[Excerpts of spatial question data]
------------------------
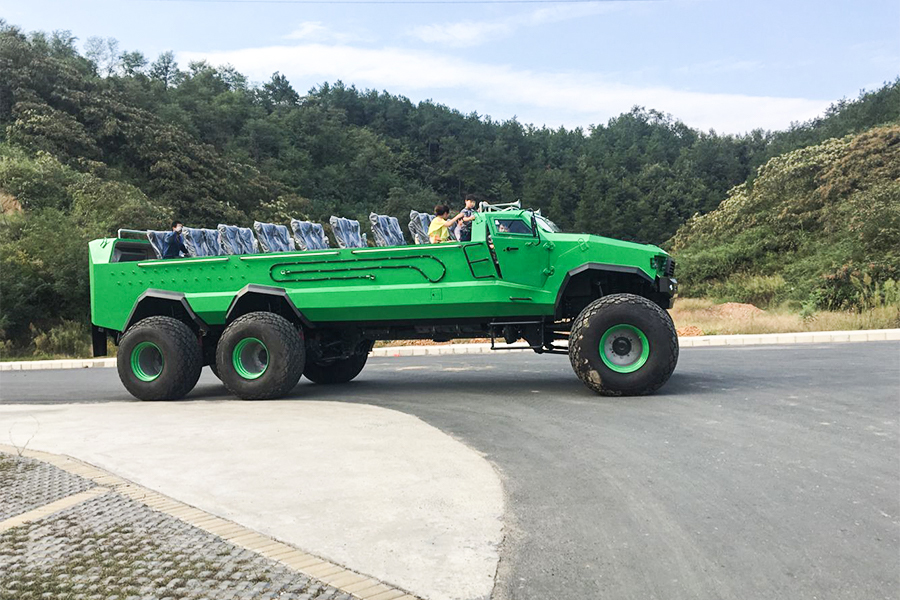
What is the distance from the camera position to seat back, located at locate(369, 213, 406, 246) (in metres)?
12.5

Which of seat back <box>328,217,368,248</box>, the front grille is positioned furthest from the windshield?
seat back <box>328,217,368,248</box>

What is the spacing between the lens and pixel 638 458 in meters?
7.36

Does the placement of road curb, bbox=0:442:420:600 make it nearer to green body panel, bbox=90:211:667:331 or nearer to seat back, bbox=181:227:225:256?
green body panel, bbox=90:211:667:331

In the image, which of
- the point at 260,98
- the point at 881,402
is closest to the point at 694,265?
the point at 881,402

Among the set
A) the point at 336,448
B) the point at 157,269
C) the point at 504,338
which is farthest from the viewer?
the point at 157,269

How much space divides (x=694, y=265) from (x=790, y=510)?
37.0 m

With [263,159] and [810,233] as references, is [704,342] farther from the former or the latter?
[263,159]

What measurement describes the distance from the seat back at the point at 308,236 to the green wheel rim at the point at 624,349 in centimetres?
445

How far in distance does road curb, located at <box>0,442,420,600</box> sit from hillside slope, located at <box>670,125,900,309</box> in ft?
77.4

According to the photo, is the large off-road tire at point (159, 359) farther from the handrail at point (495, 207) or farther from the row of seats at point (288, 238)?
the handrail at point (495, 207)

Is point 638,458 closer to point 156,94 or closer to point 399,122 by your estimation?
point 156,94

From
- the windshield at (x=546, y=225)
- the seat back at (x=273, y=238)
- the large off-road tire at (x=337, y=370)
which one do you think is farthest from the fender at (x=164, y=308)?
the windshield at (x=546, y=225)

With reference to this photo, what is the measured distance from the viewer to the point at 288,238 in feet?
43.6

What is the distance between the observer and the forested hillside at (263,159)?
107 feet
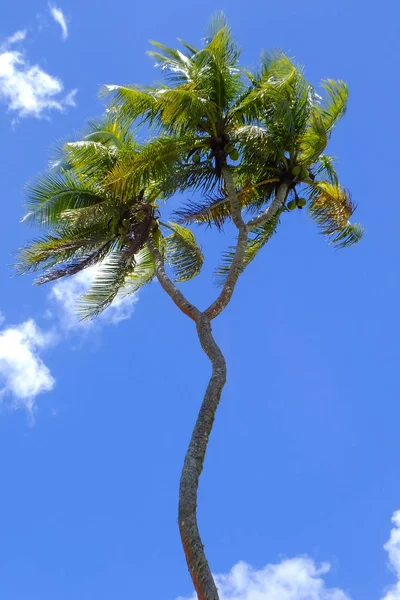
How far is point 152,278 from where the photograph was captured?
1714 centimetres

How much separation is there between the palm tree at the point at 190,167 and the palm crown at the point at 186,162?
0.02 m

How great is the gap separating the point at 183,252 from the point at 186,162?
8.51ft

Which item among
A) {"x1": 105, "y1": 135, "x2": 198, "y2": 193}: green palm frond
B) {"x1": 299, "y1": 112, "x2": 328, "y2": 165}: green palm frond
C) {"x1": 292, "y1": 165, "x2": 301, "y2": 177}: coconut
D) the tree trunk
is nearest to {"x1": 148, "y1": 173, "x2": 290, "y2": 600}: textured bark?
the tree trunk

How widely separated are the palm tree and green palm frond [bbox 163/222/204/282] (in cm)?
------------------------
Locate each line in the data above that contains the string "bbox", and copy those lines. Matching is case-sensitive.

Does the placement of road curb, bbox=0:442:420:600 make it nearer to green body panel, bbox=90:211:667:331 or nearer to seat back, bbox=181:227:225:256?
green body panel, bbox=90:211:667:331
How widely separated are the palm tree and green palm frond [bbox 163/222/204/282] (in cm)?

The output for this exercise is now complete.